Express the lines below as a JSON list of strings, with one string for each line and no entries for blank lines.

## Start DATASET

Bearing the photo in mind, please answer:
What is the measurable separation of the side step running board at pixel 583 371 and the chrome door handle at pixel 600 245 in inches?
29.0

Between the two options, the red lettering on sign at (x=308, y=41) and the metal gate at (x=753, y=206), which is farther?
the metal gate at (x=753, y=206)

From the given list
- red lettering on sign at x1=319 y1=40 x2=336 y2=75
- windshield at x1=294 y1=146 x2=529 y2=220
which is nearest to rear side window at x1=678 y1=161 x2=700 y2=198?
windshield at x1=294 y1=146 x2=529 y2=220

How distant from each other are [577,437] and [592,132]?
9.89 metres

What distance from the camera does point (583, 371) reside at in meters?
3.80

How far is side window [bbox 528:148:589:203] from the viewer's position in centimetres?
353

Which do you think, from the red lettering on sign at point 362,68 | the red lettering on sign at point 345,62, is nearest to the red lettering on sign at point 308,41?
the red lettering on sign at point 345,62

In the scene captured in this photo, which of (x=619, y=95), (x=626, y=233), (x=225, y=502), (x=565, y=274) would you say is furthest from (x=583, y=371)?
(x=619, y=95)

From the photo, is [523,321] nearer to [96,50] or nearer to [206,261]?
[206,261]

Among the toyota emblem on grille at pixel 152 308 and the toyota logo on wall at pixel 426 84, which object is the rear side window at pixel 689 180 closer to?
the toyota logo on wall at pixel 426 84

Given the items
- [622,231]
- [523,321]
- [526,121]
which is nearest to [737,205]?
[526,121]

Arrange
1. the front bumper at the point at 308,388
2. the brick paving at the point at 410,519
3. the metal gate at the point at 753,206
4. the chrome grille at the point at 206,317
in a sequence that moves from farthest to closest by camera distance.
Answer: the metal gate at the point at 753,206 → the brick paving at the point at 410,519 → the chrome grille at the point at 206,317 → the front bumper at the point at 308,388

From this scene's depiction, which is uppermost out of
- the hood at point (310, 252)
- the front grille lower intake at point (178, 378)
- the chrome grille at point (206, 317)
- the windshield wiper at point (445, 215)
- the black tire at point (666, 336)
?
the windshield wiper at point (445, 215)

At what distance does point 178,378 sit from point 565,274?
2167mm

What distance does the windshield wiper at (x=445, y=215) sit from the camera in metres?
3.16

## End DATASET

**THE SOLUTION**.
[
  "Bearing the photo in mind, please answer:",
  "What is the measurable separation of the side step running board at pixel 583 371 and the chrome door handle at pixel 600 245 in inches?",
  "29.0",
  "Between the two options, the red lettering on sign at (x=308, y=41) and the metal gate at (x=753, y=206), which is farther?",
  "the metal gate at (x=753, y=206)",
  "From the given list",
  "- red lettering on sign at x1=319 y1=40 x2=336 y2=75",
  "- windshield at x1=294 y1=146 x2=529 y2=220",
  "which is nearest to rear side window at x1=678 y1=161 x2=700 y2=198?",
  "windshield at x1=294 y1=146 x2=529 y2=220",
  "How distant from each other are [577,437] and [592,132]?",
  "9.89 metres",
  "What distance from the camera does point (583, 371) reside at in meters?",
  "3.80",
  "How far is side window [bbox 528:148:589:203] from the viewer's position in centimetres?",
  "353",
  "Which do you think, from the red lettering on sign at point 362,68 | the red lettering on sign at point 345,62, is nearest to the red lettering on sign at point 308,41?",
  "the red lettering on sign at point 345,62",
  "In the scene captured in this photo, which of (x=619, y=95), (x=626, y=233), (x=225, y=502), (x=565, y=274) would you say is furthest from (x=583, y=371)?",
  "(x=619, y=95)",
  "From the photo, is [523,321] nearer to [96,50] or nearer to [206,261]?",
  "[206,261]",
  "Among the toyota emblem on grille at pixel 152 308 and the toyota logo on wall at pixel 426 84, which object is the rear side window at pixel 689 180 closer to?",
  "the toyota logo on wall at pixel 426 84",
  "Given the items",
  "- [622,231]",
  "- [523,321]",
  "- [526,121]",
  "which is nearest to [737,205]?",
  "[526,121]",
  "Arrange",
  "1. the front bumper at the point at 308,388",
  "2. the brick paving at the point at 410,519",
  "3. the metal gate at the point at 753,206",
  "4. the chrome grille at the point at 206,317",
  "in a sequence that moves from farthest to closest by camera distance.",
  "Answer: the metal gate at the point at 753,206 → the brick paving at the point at 410,519 → the chrome grille at the point at 206,317 → the front bumper at the point at 308,388",
  "From this scene's depiction, which is uppermost out of",
  "- the hood at point (310, 252)",
  "- the front grille lower intake at point (178, 378)",
  "- the chrome grille at point (206, 317)",
  "- the windshield wiper at point (445, 215)",
  "- the black tire at point (666, 336)",
  "?",
  "the windshield wiper at point (445, 215)",
  "At what distance does point 178,378 sit from point 565,274?",
  "2167mm",
  "What distance does the windshield wiper at (x=445, y=215) sit from the camera in metres?",
  "3.16"
]